Deplasmanda nasıl oynanması gerekiyorsa öyle oynayan, pozisyona giren, kademe hatası yapmayan mücadeleci futbol sergileyen bir Beşiktaş seyrettik. Ama futbol acımasız; pozisyonları değerlendiremeyen Beşiktaş çok basit bir golü kalesinde gördü. Tolga o şutu çıkaracak kalitede bir kaleci ama bence oyuna daldı ve durduğu yeri kaçırdı.
26’ncı dakikada golü yemesine rağmen Beşiktaş gurur verici bir oyun sergilemeye devam etti. Hele 32’nci dakikada topun kaleye girmemesi tamamen şanssızlıktı.
Gökhan sağdan, Olcay soldan Tottenham savunmasını ilk yarı boyunca epey hırpaladı. Demba Ba sağa sola koşarak arkadaşlarına boş saha bıraktı ama arkadan çok destek gelmedi. Oynanan futbola göre ilk yarının skoru 3-1 Beşiktaş lehine olmalıydı ama futbol bu iyi olan değil atan skoru değiştiriyor.

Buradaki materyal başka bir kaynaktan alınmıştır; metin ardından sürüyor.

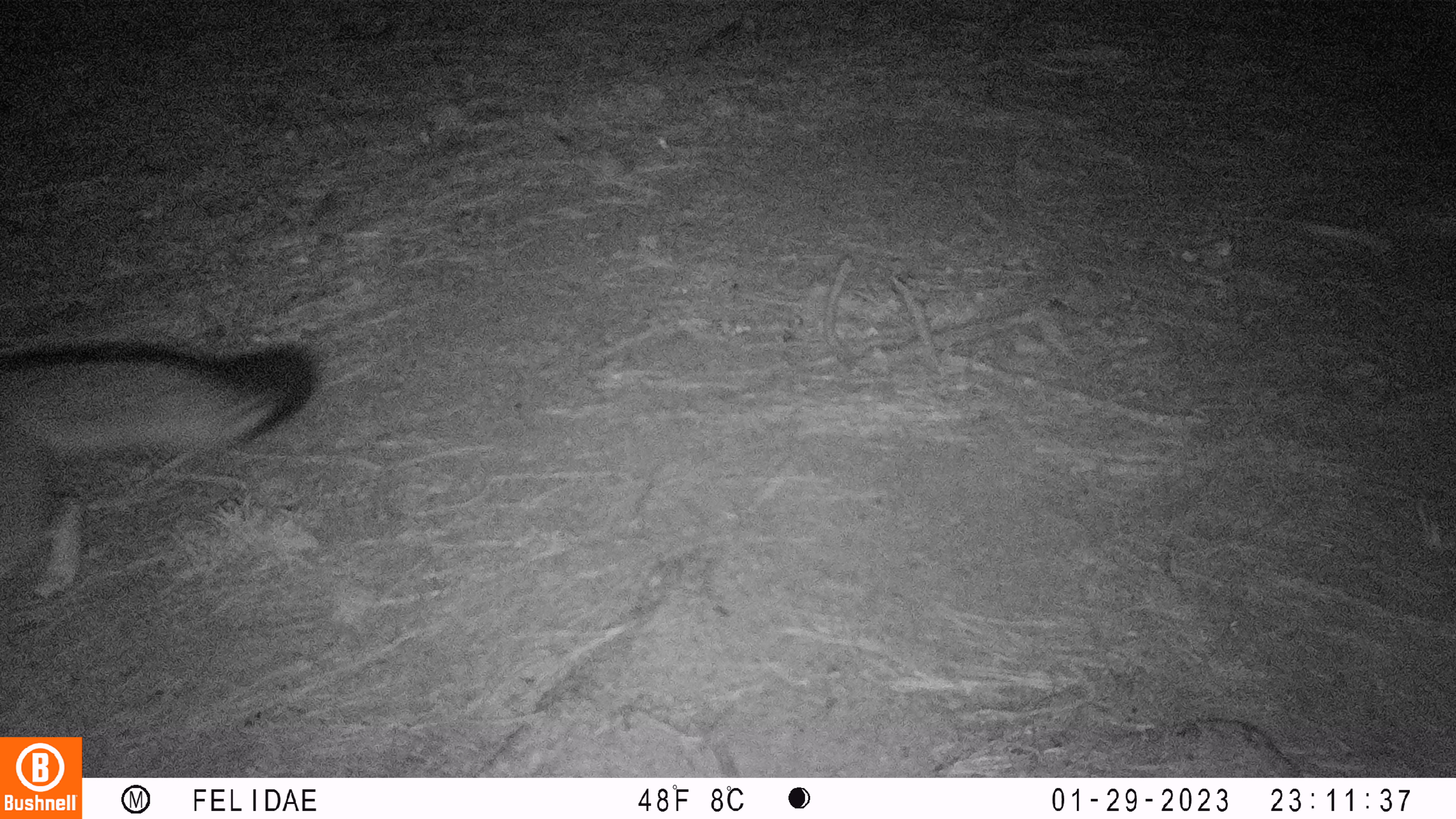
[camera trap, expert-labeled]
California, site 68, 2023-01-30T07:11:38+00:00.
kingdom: Animalia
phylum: Chordata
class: Mammalia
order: Carnivora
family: Canidae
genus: Urocyon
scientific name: Urocyon cinereoargenteus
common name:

İlk yarının özeti pozisyona giren Beşiktaş golü atan Tottenham oldu denebilir.
Beşiktaş iyi oyununa devam etti hatta Tottenham’ın Fransız kalecisi adeta yıldız oldu. İnanılmaz kurtarışları ile takımının gol yemesini engelledi. Veli, Sosa ve Atiba ikinci yarı daha etkili oldu. 70’inci dakikada Tolga yediği golün çok daha tehlikelisini nefis kurtardı. Dakika 76, 9 atak 6 gol posizyonu ve Fransız Lorinz harikalar yarattı ama gol yok!
Beşiktaş normal yollardan atamadığı golü 88’de penaltıdan Demba Ba ile buldu.. İşte futbol bu.. 3-4 yapacağın maçı penaltıdan ve beraberlikle tamamlıyorsun.
Beşiktaş Avrupa’da hakikaten çok iyi futbol oynuyor. Klasik bir kadrosu var. Biliç çok oynamadan aynı kadroyu kullanmaya çalışıyor. Bence Beşiktaş’ın en büyük artısı da bu oluyor.
Avrupa futbolu ile aramızda en büyük fark onlar topu kazandığında rakiplerinin toparlanmasına izin vermeden son süratle karşı kaleye gitmeye çalışiyorlar, biz ise pas pas pas yapıyor ve rakibin toparlanmasına müsade ediyoruz.
Sebep cesaret noksanlığı, kaptırırsak geri nasıl döneriz düşüncesi.
Bu düşüncenin ilacı, beyinde oynamaktan başka hiç bir şey olmaması!!